Your goal => Transcribe the captions in the entries below line for line, leaving out the pictures.

Records shown =>
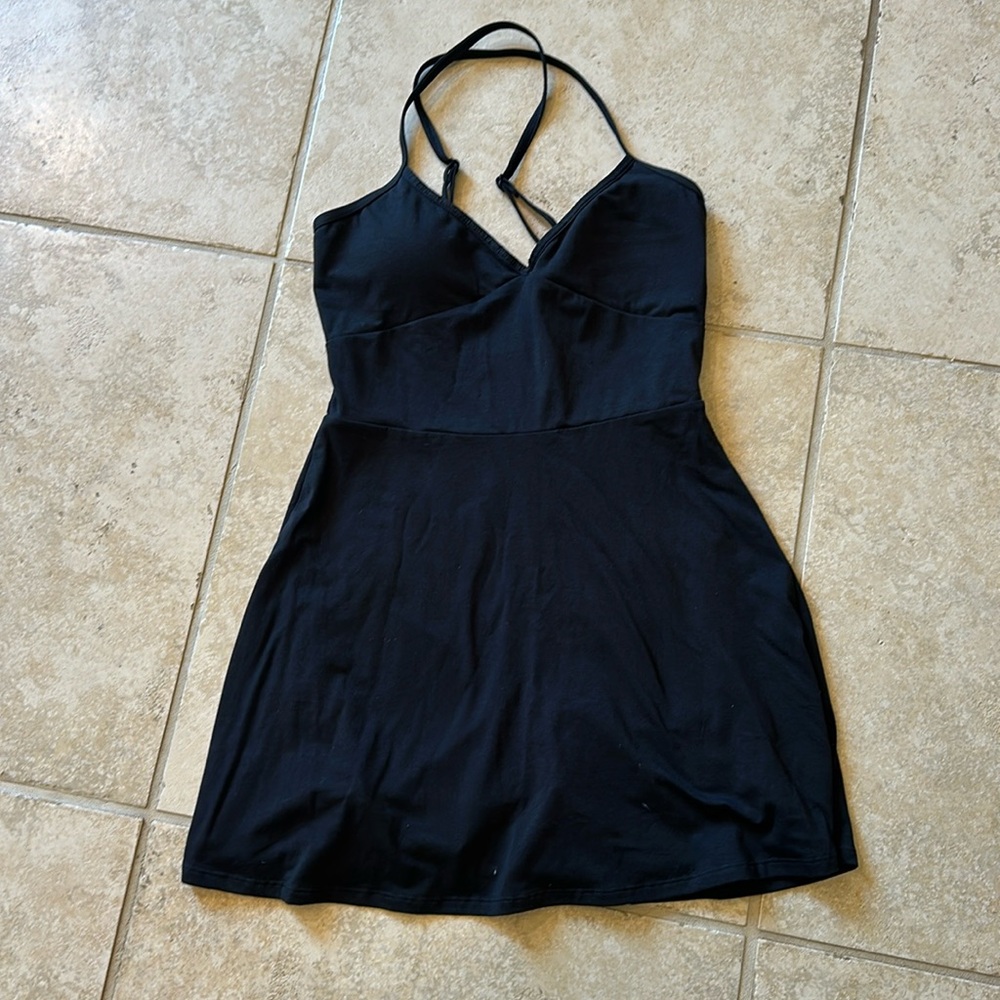 NWT Rally dress.  Size small
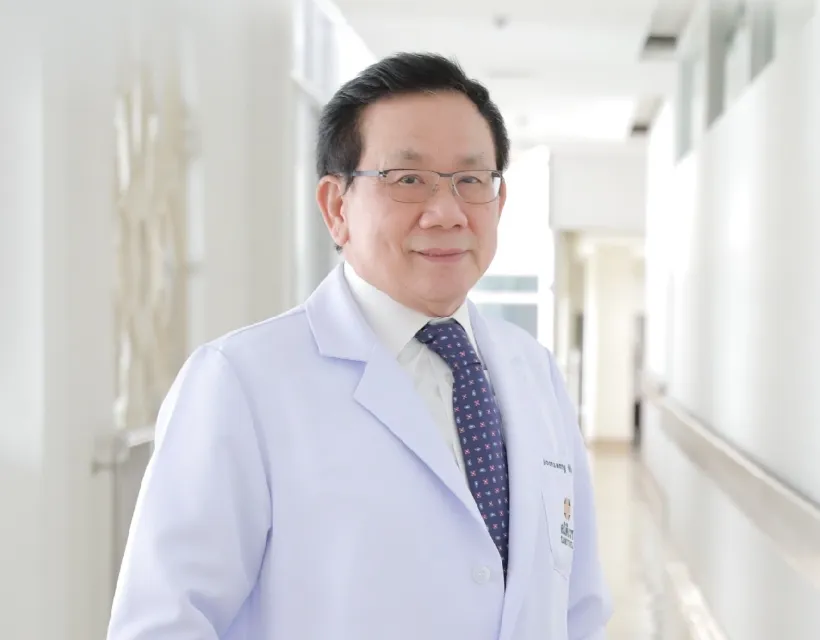 ブンセーン先生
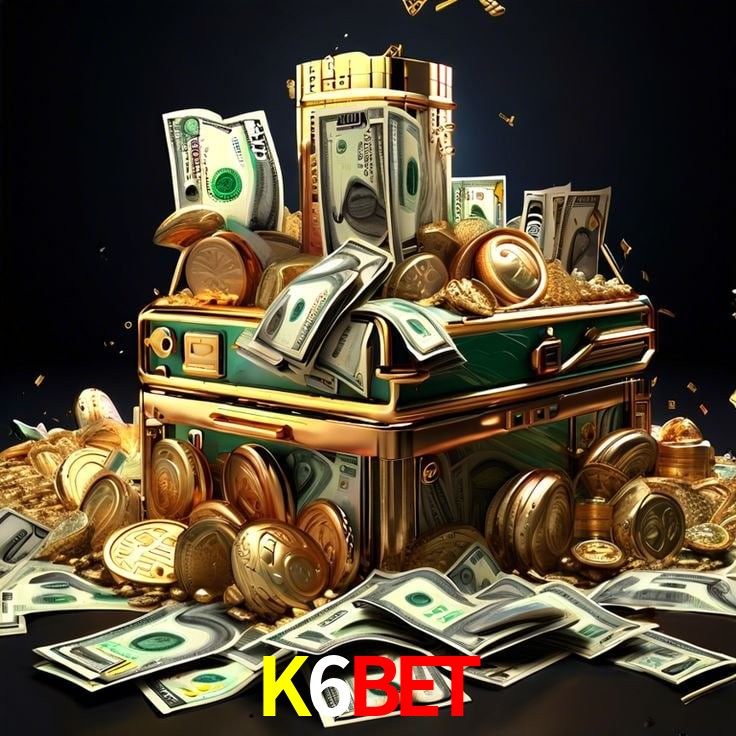 Cadastro Rápido K6BET
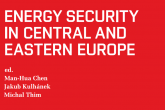 Energy Security in Central and Eastern Europe
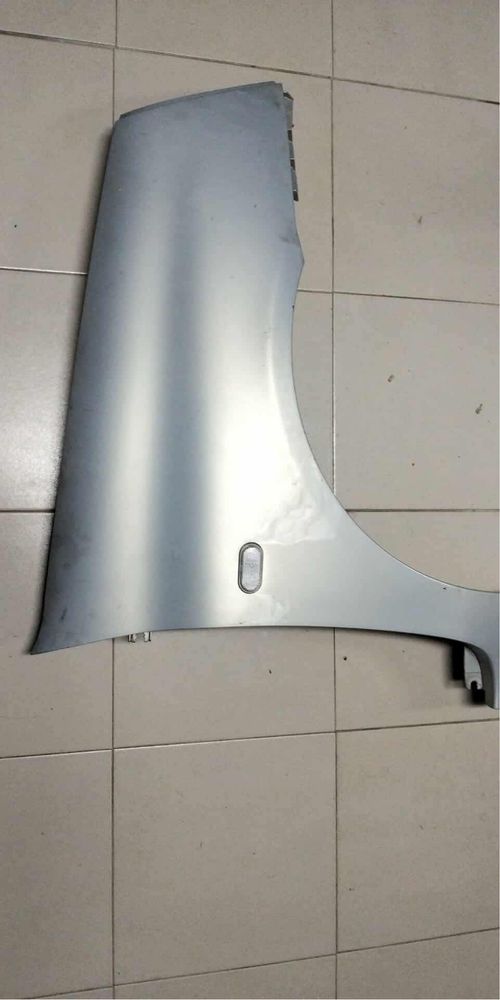 Guarda lamas diteito Renault Clio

Response to the exercise =>
 NWT Rally dress.  Size small
 ブンセーン先生
 Cadastro Rápido K6BET
 Energy Security in Central and Eastern Europe
 Guarda lamas diteito Renault Clio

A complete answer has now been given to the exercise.